Mengangkat Potensi Bahan Lokal Sebagai Bisnis
Bahan baku merupakan hal yang penting bagi sebuah bisnis
yang berbasis produksi. Terkadang bahan baku yang mahal ataupun musiman
merupakan kendala tersendiri bagi pelaku usaha. Hal inilah yang mendorong
pasangan suami istri di Yogyakarta berpikir dan memutuskan bahan baku produksi
yang murah dan mudah di cari. Mengangkat potensi bahan baku lokal sebagai
bisnis menjadi patokan usaha produksi tasnya. Maksudnya? Begini kawan langsung
ke kasus saja. Di tengah persaingan dengan tas produk asing yang marak di
pasaran, pasangan suami istri Indro Pranomo dan drg. Ferry Yuliana lebih memilih
bahan-bahan lokal seperti misalnya mending, rotan, agel, pandan, eceng gondok, benang
nilon dan kain batik, untuk dibuat menjadi aneka macam tas natural dengan nilai
seni cukup tinggi dan memiliki nilai jual di pasaran.
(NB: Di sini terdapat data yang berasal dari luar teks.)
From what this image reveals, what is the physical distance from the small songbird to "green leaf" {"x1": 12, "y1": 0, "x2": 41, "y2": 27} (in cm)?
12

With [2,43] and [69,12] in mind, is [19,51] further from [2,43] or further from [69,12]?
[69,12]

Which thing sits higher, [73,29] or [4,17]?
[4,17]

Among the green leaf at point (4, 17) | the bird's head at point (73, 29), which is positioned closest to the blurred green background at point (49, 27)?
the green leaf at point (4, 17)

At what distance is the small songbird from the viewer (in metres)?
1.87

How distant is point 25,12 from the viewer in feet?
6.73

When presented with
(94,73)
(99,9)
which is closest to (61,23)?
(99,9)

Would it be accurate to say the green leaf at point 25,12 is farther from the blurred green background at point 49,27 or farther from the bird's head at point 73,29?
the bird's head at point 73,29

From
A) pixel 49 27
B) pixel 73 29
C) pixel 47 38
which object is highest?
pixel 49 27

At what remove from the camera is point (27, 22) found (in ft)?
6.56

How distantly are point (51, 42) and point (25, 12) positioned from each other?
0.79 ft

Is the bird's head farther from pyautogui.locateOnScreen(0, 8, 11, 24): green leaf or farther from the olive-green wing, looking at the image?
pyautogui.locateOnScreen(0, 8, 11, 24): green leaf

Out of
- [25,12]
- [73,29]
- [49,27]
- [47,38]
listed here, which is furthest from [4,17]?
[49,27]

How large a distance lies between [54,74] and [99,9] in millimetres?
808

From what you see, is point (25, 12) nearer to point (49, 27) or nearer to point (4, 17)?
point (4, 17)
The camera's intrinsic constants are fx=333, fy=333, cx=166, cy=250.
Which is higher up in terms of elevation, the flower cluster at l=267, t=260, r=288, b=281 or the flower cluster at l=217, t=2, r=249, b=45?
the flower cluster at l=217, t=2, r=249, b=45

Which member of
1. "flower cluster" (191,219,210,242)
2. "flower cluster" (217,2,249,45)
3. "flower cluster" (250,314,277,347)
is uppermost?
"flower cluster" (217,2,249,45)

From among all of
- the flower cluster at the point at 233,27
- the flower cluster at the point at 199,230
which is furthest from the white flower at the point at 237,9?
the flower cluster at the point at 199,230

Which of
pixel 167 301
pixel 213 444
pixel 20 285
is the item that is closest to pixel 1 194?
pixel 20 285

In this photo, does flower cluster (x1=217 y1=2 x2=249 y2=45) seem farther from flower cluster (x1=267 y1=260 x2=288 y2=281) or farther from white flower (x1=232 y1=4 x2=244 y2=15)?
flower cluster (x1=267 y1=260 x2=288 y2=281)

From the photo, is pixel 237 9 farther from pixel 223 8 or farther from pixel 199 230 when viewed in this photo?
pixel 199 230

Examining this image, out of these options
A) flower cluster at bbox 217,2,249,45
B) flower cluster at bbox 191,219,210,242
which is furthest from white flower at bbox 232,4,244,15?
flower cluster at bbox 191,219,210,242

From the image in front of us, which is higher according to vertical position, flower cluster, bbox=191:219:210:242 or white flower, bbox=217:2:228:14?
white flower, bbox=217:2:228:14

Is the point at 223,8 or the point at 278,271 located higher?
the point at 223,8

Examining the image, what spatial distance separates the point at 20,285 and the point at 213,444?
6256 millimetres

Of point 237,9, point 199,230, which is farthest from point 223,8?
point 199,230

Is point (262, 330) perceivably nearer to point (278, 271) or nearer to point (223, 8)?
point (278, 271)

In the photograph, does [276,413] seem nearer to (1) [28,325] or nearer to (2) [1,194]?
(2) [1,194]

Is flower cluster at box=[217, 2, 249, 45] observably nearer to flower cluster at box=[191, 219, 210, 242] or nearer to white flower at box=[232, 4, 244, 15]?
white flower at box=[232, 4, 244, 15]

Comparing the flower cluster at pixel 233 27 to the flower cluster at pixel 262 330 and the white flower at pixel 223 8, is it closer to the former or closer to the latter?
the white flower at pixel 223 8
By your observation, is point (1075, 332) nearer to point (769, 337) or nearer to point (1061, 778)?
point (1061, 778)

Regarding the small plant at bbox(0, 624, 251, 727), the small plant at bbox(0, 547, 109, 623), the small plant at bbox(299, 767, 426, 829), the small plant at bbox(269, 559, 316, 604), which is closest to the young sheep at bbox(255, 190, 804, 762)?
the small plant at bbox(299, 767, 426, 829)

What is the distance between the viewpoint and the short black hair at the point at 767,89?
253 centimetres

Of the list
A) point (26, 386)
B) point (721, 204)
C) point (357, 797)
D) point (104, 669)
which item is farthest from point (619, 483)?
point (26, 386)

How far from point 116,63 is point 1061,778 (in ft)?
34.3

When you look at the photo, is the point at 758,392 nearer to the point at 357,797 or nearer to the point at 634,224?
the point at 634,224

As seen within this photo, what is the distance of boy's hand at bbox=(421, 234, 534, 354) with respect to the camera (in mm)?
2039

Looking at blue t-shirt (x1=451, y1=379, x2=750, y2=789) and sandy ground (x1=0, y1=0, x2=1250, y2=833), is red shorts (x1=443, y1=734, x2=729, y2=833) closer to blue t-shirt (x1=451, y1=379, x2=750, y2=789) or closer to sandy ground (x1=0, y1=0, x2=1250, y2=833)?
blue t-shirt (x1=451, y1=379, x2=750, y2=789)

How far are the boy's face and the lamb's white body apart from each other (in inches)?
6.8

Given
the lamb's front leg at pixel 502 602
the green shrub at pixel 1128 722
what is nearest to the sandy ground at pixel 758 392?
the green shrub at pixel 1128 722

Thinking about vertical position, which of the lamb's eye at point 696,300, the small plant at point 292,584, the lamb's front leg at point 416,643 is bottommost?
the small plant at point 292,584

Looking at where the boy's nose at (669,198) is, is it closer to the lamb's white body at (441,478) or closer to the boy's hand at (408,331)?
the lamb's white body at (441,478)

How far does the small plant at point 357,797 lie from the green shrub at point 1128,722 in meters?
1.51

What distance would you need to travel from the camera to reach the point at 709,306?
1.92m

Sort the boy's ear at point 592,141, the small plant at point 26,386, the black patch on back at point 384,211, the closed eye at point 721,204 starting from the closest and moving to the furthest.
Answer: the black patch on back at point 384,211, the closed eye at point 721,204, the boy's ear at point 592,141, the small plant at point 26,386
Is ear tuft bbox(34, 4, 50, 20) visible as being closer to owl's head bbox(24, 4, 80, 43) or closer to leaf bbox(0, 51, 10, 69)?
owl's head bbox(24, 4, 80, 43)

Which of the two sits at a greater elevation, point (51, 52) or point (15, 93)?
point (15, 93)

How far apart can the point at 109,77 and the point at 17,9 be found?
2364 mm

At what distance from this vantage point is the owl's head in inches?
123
Kecintaannya terhadap tas natural, mulai tertanam di hati
Yuliana ketika pada tahun 2002 silam Ia bekerja di sebuah perusahaan tas cukup
ternama di Yogyakarta. Kala itu Ia memutuskan resign dari pekerjaannya karena
tengah menunggu kelahiran buah hatinya. Sambil mengisi waktu luangnya selama di
rumah, Yuliana yang saat itu sedang hamil iseng-iseng membuat kreasi tas dari
bahan alami. Siapa sangka bila keisengan tersebut membuahkan tas natural yang
cukup cantik, dan dari sinilah wanita kelahiran 18 Juli 1974 ini mulai percaya
diri untuk memperkenalkan produk tas buatannya kepada beberapa kolega yang Ia
miliki.
Melihat respon pasar yang cukup bagus, Yuliana dan suaminya
mulai tertantang untuk menekuni bisnis tas natural dengan serius dan
memproduksi aneka macam jenis tas etnik dengan bahan-bahan alam yang tersedia
di Indonesia. Meskipun Ia terbilang pemain baru di dunia fashion (khususnya
tas), namun pasangan ini memberanikan diri untuk mengikuti pameran Inacraft
untuk mengenalkan produk-produknya di pasaran.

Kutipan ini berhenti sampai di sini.